Global Deal – Together for decent work and inclusive growth

The Global Deal: supporting inclusive growth

As the world of work becomes more globalised and disrupted by new technologies, it’s vital that no-one is left behind. The Global Deal is a multistakeholder partnership for decent working conditions and inclusive growth, highlighting the value of social dialogue among business, government, trade unions, civil society and others. Scania has been a partner of the Global Deal since it was launched in 2016. At Scania, we believe that meaningful social dialogue and equality are key to a just transition, and our engagement with the initiative reflects this belief.

In 2020, we supported the publication of the Global Deal’s flagship report, which highlights the role of social dialogue in responding to the Covid-19 pandemic.  

Pathways Coalition Breaking down barriers to fossil-free transport

The Pathways Coalition is an initiative bringing together Scania, E.ON, H&M, and Siemens to explore cross-sector approaches to achieving a fossil-free heavy transport system by 2050, in line with the Paris Agreement. Since it was formed in 2018, the coalition has driven debate around how to achieve sustainable transport. Topics highlighted in recent meetings included the importance of promoting common standards in biofuel availability, and the need to decarbonise the energy sector in parallel with transport electrification.

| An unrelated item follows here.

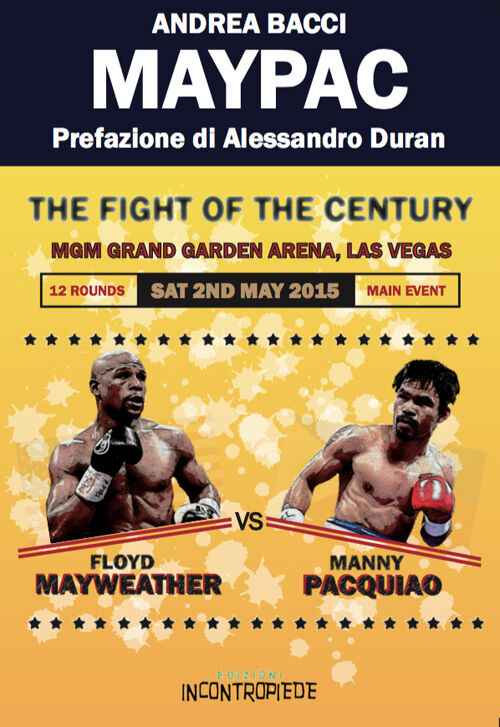Maypac. The fight of the century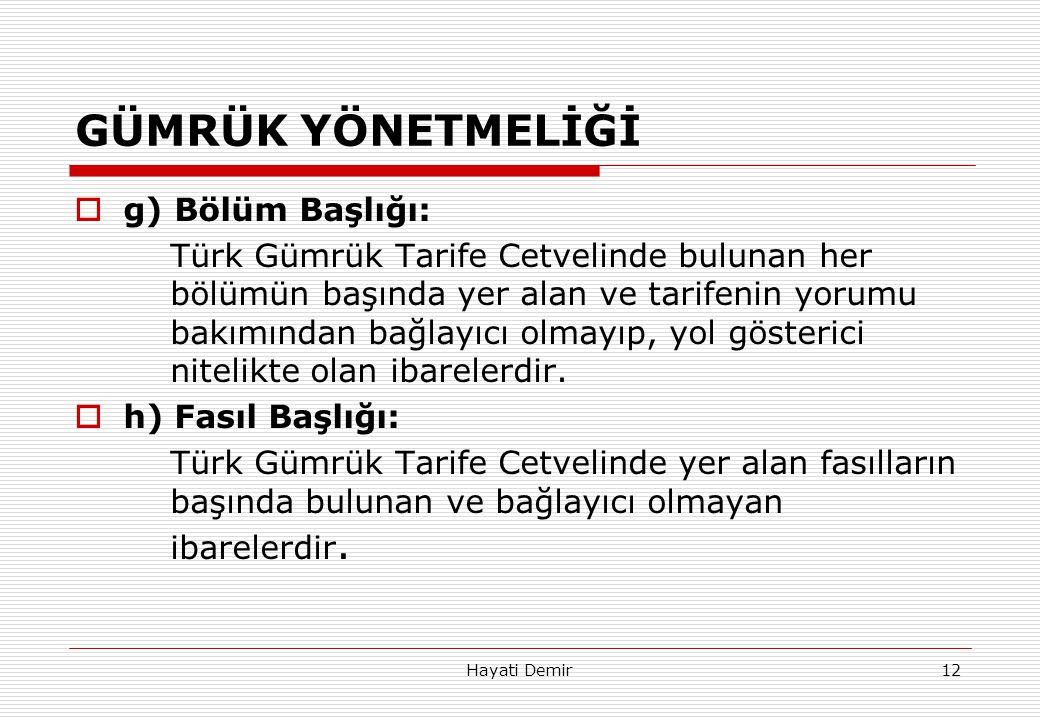 Hayati Demir12 GÜMRÜK YÖNETMELİĞİ  g) Bölüm Başlığı: Türk Gümrük Tarife Cetvelinde bulunan her bölümün başında yer alan ve tarifenin yorumu bakımında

In 2020, the telecoms company Ericsson joined the Pathways Coalition and it’s membership will bring valuable insights into the role connectivity and technology can play in sustainably transport.

European Automobile Manufacturers Association (ACEA) joined forced with the Potsdam Institute for climate impact Research (PIK)

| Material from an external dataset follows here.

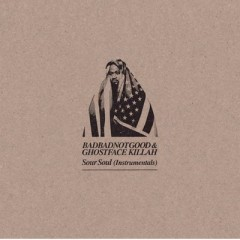 Ghostface Killah and BadBadNotGood – Sour Soul (Instrumentals)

Henrik Henriksson, Scania’s President and CEO, was appointed chairman of ACEA Commercial Vehicles Board of Directors during 2020 and has been a key player to promote an aligned dialogue to sustainable transport across the industry. In September 2020, a partnership to create a platform for dialogue between science and business on pathways to a carbon-neutral road freight transport system, was established.

The partnership resulted in a joint declaration by ACEA and PIK, outlined the roadmap and conditions for transforming the road freight transport system and concludes that by 2040 all new trucks sold need to be fossil free in order to reach carbon-neutrality by 2050. It will be possible to meet this target provided the right charging/refuelling infrastructure is built and a coherent policy framework is put into place, including comprehensive CO2 pricing to drive the transition.  

Awards 2020

Scania’s fourth consecutive Green Truck test victory

In the German “Green Truck”, a comparative test, the lowest fuel consumption is the single focus. For the 2020 award, a GTW of 40 tons and +500 hp was stipulated for the 360 km test track north of Munich. All premium brands participated but once again Scania, this time with an R 540, proved that the lowest fuel consumption can be combined with the highest average speed, thus offering European haulers an unsurpassed combination.

Green Truck 2019 is a German comparison fuel test organized by two leading German trade magazines, Trucker and Verkehrs-Rundschau which focuses on the lowest fuel consumption.